Ahead of his rematch with Donald Trump in November, Joe Biden is looking to expand his electoral coalition in a unique way: by wooing supporters of Nikki Haley, the former Republican president’s last major opponent in the GOP primaries before leaving the race earlier this month.

The ad — entitled “Save America. Join Us.” — features Trump calling Haley, who served in his administration as U.S. Ambassador to the United Nations, “bird brain,” “crazy” and “very angry.” It also shows Trump saying “I don’t need votes, we have all the votes we need” and ends with a reporter asking the former president about how he’ll bring Haley voters into the fold.

“I’m not sure we need too many,” Trump replied.

“Nikki Haley voters, Donald Trump doesn’t want your vote,” Biden wrote in a post on X, formerly known as Twitter. "I want to be clear: There is a place for you in my campaign.”

“Donald Trump has made it crystal clear he doesn’t want support from voters who cast their ballot for Nikki Haley so let us be equally clear: there is a home for everyone on this campaign who knows Donald Trump cannot be back in the White House,” Michael Tyler, the Biden-Harris campaign’s communications director, said in a statement. “Joe Biden is building a broad and diverse coalition of voters who want more freedoms not less, who want to protect our democracy, and who want to live in a country that is safe from the chaos, division, and violence that another Donald Trump presidency would bring.”

The ad is part of the campaign’s $30 million spring ad campaign in swing states, and will run for three weeks in eight states, targeting Haley voters in suburban zip codes where she performed well against Trump in the primaries, according to the Biden-Harris campaign. It will run across digital platforms like Meta, YouTube, online video and connected TV.

While Haley only won two primaries in the 2024 GOP primary — just Vermont and Washington, D.C. — but she performed well, particularly in battleground states, even after leaving the race. She garnered more than 77,000 votes (13.2%) in Georgia and nearly 111,000 votes in Arizona (17.8%) after dropping out. According to exit polling in Ohio, where she garnered 161,000 votes (14.4%), nearly half of her voters say they’d back Biden in November, per an ABC News exit poll. An Emerson College poll from earlier this month showed that Haley voters break for Biden 63-27 in the general election.

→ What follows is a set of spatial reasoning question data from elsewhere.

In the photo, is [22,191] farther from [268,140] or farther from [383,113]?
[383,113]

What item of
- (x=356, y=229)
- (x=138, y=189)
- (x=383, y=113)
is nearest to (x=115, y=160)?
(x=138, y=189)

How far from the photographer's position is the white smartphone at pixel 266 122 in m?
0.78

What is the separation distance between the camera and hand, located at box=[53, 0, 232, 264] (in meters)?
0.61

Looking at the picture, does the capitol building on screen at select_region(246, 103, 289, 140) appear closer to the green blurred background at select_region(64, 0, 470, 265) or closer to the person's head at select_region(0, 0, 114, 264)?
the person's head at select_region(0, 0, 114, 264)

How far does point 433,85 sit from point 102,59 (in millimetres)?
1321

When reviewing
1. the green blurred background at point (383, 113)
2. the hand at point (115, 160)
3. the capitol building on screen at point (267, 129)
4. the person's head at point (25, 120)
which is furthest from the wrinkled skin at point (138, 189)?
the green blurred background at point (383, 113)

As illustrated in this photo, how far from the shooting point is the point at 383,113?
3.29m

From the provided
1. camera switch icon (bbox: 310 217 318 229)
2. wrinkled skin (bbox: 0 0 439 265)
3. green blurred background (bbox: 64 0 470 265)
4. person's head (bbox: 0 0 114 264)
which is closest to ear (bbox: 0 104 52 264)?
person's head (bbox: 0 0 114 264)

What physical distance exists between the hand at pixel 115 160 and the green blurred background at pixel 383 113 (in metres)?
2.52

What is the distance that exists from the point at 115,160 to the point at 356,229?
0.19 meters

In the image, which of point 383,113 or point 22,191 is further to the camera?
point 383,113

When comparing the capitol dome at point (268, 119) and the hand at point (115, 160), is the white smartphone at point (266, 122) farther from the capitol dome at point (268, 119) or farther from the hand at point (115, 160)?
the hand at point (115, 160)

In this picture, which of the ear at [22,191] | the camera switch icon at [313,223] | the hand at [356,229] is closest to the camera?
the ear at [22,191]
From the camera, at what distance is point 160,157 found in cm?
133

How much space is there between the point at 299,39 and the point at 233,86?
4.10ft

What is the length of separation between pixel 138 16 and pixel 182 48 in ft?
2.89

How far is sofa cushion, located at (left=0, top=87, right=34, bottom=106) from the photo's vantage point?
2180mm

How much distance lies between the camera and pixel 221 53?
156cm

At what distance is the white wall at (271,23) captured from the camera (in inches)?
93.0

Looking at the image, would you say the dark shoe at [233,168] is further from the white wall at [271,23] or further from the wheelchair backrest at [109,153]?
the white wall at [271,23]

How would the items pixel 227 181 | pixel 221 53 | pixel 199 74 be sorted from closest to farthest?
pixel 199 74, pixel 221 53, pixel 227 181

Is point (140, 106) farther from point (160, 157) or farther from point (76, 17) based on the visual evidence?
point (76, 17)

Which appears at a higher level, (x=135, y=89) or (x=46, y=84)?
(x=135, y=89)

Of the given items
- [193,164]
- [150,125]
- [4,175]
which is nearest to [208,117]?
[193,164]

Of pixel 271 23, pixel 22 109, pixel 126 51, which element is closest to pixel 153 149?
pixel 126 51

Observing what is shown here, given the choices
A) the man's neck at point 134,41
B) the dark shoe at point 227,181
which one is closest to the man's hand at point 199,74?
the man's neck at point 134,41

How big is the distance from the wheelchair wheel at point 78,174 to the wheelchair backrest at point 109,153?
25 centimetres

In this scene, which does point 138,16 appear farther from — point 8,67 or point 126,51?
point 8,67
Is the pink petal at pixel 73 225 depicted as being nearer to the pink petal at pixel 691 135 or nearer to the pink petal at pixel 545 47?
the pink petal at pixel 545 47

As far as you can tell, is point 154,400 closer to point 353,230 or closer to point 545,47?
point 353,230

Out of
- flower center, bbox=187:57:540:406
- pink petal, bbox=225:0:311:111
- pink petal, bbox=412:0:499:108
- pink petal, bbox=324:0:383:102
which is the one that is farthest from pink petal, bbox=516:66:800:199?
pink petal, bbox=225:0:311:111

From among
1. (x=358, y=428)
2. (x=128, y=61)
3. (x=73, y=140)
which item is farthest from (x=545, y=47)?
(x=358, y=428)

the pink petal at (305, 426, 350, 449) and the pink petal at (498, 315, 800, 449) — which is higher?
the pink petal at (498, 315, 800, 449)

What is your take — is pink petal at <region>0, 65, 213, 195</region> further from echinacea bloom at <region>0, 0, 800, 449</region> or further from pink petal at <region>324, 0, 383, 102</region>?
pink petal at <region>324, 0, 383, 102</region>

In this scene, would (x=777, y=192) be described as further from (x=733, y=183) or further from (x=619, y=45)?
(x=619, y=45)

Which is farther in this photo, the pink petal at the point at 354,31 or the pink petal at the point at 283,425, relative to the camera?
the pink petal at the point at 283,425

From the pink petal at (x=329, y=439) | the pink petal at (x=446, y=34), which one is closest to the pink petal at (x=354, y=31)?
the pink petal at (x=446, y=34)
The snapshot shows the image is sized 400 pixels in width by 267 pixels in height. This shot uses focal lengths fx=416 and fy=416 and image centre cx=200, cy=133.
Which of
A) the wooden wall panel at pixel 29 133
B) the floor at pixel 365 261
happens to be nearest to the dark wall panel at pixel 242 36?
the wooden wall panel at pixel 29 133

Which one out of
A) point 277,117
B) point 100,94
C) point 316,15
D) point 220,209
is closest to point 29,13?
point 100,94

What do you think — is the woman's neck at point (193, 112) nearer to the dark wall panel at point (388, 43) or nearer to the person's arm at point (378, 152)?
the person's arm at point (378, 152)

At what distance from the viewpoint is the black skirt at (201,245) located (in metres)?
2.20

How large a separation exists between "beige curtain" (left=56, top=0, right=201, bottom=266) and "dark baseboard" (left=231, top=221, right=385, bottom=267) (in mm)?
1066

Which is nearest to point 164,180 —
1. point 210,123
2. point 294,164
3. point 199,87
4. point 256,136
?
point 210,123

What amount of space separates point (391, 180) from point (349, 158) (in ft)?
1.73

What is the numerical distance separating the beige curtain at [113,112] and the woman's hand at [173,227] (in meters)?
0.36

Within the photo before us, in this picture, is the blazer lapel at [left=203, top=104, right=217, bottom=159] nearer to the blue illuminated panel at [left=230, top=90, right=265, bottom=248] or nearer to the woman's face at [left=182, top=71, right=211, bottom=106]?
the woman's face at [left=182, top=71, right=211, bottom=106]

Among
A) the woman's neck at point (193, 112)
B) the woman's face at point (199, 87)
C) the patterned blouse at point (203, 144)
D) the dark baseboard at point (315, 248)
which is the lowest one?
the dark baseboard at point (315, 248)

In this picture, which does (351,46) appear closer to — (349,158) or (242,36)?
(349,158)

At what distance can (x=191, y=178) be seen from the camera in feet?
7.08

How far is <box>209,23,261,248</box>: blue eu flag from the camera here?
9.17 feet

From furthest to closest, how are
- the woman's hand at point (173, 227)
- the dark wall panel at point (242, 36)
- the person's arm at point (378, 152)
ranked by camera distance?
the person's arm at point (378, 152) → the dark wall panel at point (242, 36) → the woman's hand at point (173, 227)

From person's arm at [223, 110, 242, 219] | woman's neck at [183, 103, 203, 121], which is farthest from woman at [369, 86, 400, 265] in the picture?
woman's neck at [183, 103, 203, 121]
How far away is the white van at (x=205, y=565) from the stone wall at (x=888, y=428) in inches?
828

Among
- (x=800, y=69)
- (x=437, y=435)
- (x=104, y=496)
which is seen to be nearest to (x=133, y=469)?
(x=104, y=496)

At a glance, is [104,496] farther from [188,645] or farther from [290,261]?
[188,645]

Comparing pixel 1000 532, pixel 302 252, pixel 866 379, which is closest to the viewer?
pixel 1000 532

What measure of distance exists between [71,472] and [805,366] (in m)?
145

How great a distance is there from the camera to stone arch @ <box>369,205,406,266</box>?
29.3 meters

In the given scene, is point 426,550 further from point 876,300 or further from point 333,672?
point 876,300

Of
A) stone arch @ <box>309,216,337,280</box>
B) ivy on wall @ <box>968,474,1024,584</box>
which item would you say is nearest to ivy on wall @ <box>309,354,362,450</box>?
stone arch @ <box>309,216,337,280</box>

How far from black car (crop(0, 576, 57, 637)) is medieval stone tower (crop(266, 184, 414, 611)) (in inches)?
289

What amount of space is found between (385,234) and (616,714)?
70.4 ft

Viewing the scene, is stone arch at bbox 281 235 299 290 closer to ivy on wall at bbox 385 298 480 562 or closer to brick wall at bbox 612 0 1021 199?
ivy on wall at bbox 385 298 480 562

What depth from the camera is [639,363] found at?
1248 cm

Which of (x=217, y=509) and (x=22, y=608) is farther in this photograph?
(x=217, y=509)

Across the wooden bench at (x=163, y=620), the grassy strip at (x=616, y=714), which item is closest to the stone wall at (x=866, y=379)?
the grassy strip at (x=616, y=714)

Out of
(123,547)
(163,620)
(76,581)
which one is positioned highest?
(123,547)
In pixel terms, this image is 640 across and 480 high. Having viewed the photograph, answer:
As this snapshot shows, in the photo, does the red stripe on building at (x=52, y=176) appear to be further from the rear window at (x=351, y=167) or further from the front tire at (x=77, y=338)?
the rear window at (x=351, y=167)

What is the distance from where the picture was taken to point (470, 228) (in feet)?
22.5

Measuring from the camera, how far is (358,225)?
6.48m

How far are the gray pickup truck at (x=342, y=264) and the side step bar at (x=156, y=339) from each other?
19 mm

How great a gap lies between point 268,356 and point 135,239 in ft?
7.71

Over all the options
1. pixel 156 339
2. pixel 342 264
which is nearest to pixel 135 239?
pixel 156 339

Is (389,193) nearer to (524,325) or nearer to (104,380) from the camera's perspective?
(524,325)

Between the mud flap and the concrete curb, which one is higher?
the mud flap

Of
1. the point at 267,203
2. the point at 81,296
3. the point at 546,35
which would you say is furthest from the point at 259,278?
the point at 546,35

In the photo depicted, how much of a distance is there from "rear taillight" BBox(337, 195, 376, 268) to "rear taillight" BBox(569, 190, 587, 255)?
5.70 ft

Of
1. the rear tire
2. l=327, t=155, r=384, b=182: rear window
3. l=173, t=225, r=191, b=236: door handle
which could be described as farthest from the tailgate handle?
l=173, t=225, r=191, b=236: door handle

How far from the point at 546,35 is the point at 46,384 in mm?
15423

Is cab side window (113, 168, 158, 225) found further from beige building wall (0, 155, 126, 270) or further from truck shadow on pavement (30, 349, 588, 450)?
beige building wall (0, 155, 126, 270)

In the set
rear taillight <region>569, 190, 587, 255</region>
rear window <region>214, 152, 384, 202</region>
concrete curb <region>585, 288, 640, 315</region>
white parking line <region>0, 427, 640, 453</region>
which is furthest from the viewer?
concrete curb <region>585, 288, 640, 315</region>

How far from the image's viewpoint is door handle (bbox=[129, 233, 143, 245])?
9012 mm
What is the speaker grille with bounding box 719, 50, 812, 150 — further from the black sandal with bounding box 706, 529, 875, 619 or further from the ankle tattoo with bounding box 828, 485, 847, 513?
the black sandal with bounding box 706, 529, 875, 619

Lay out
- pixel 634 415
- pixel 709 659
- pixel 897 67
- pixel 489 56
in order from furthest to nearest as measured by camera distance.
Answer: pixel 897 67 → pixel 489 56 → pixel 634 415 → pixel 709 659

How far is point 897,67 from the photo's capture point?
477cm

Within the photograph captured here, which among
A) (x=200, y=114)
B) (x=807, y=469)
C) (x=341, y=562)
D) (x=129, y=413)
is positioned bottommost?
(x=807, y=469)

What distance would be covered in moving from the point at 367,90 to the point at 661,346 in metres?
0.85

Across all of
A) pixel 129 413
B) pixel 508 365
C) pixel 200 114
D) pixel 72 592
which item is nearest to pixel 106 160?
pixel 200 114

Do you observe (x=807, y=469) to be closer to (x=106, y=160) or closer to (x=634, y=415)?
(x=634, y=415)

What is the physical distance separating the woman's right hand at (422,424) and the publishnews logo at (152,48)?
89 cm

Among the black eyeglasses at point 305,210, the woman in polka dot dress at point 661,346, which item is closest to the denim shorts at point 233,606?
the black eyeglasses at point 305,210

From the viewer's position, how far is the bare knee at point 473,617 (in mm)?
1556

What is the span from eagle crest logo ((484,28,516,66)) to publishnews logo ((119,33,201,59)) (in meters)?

In a statement when she exited the race, Biden commended Haley for her “courage” in taking on Trump and made clear that her supporters have a home with his campaign.

“Nikki Haley was willing to speak the truth about Trump: about the chaos that always follows him, about his inability to see right from wrong, about his cowering before Vladimir Putin,” Biden said at the time. “Donald Trump made it clear he doesn’t want Nikki Haley’s supporters. I want to be clear: There is a place for them in my campaign.

“I know there is a lot we won’t agree on,” he continued. “But on the fundamental issues of preserving American democracy, on standing up for the rule of law, on treating each other with decency and dignity and respect, on preserving NATO and standing up to America’s adversaries, I hope and believe we can find common ground.”

Haley did not endorse Trump when she dropped out of the race, calling on the ex-president in her concession speech “to earn the votes of those in our party and beyond it who did not support him.”

“I hope he does that,” she added.

Spectrum News' Ryan Chatelain contributed to this report.